PROBLEMS TO WORK ON
a. In the Finnish arts and crafts abstract, how long were students asked to videotape their arts and crafts lessons?
b. Repeat the Finnish arts and crafts abstract word for word between "In Finnish basic" and "thinking in Finland.", inclusive.
c. Carry the Finnish arts and crafts abstract forward from its last sentence.

PASSAGE
•••

Session Information
29 SES 02, Teaching the arts in school
Paper Session
Contribution
Finnish Arts and Crafts education: Student's remarks on everyday school practise.
In Finnish basic education (primary school) arts and crafts education includes four mandatory subjects: visual arts, music, crafts, (textile and technical work) and physical education. Each subject has it's own objectives and contents, and they include compulsory and optional courses. If the Finnish basic education curriculum will be read and analysed as a cultural statement, the arts and crafts education appears to have a strong influence on the whole education system and thinking in Finland.
The key pedagogical idea is based on active, experiential and socio-constructivist learning. Arts and crafts have a long historical background as school subjects in Finland, and they support the idea of holistic learning and metacognitive skills.
The broader research project "FACE"(Finnish Arts and Crafts Education) explores students' perspectives in arts and crafts education. In this subproject, Students’ voices, we research student’s video documentation of their own remarks and findings about these subjects. The main research question is 'what do students tell in and about arts lessons?'. The focus is on arts lessons of the sixth grade studies (students from 11 to 12 year olds). Subjects involved into the project are visual arts, crafts, music, and dance (as optional studies). Students were asked to videotape their arts and crafts lessons during one week. This learner-centred method emphasized students as choice makers – they were not instructed to videotape any certain phases or situations during lesson. In the data analysis focus were not only on students’ talk and content, but also on their ways of using camera, making choices and showing phenomena.
We assumed digital pictures and videos bring more authentic view from teaching and learning situations. In this age group students are familiar with using mobile devices, and they are used to visual and audio-visual narratives and communication. The mobile devices served here as ´an eye and ear in the hand´. We are particularly interested in what students are telling through this media about every day arts and crafts education.

•••

DATASET EXCERPTS
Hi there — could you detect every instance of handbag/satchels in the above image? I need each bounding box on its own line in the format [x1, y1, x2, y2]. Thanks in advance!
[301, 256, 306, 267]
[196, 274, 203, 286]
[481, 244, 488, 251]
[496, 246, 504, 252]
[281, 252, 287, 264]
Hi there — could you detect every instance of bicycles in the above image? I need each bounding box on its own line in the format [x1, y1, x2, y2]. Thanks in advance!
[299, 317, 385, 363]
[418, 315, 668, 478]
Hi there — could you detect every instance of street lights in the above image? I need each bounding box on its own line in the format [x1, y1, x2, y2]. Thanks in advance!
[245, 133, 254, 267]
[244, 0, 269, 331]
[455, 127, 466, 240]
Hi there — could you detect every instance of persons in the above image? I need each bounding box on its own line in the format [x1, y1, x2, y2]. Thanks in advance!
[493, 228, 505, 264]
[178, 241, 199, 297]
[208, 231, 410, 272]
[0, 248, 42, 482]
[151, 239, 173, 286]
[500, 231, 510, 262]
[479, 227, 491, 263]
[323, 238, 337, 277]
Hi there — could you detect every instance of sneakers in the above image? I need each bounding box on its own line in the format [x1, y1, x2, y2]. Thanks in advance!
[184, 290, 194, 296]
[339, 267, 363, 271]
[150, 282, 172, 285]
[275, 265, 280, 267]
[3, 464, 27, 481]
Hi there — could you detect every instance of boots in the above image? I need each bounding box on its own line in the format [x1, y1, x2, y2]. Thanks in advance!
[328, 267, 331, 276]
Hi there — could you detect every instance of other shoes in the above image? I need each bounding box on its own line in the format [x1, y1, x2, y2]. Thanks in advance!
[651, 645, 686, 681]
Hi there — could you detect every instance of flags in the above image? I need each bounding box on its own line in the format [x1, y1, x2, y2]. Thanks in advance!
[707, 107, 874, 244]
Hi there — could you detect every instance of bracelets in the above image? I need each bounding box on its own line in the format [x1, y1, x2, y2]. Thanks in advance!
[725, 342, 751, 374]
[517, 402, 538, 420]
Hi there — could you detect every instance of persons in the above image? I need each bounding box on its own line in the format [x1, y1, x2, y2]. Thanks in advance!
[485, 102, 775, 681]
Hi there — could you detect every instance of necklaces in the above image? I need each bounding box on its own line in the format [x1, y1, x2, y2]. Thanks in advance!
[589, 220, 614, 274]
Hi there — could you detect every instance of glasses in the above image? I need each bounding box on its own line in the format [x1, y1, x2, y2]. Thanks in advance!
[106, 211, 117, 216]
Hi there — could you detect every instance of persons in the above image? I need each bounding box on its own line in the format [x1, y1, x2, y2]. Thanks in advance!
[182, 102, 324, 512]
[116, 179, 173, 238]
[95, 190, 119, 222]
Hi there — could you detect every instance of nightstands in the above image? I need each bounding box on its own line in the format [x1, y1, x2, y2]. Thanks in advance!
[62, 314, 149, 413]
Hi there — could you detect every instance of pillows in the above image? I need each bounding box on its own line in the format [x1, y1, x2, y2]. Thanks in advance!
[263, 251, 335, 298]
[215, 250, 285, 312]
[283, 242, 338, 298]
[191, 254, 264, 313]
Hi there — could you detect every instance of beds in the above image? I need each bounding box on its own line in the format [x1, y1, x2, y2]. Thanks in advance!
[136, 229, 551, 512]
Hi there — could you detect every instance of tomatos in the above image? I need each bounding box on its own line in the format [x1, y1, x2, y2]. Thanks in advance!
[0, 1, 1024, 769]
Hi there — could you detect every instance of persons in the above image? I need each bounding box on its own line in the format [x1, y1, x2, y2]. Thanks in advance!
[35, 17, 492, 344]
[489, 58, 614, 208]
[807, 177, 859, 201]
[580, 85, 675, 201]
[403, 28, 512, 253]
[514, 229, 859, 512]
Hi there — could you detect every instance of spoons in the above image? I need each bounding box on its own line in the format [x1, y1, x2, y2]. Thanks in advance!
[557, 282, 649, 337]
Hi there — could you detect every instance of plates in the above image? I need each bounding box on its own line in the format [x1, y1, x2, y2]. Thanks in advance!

•••

RESULTS IN ORDER
a. One week.

b.
In Finnish basic education (primary school) arts and crafts education includes four mandatory subjects: visual arts, music, crafts, (textile and technical work) and physical education. Each subject has it's own objectives and contents, and they include compulsory and optional courses. If the Finnish basic education curriculum will be read and analysed as a cultural statement, the arts and crafts education appears to have a strong influence on the whole education system and thinking in Finland.

c.
The Finnish curriculum reform (National Core Curriculum for Basic Education 2016) highlights the role of students’ own culture in teaching learning processes. The new curriculum supports also the principle of bringing your own devices (BYOD) for the first time of Finnish education history. The planning of this research project is inline with these aspects of the new curriculum.
The theoretical framework of this study arises from the studies of participatory culture, collaborative actions and visual culture (e.g. Carrie et al., 2009; Jenkins et al., 2006; Plowman, Stephen & McPake, 2010; Villi 2010; Gaby 2010).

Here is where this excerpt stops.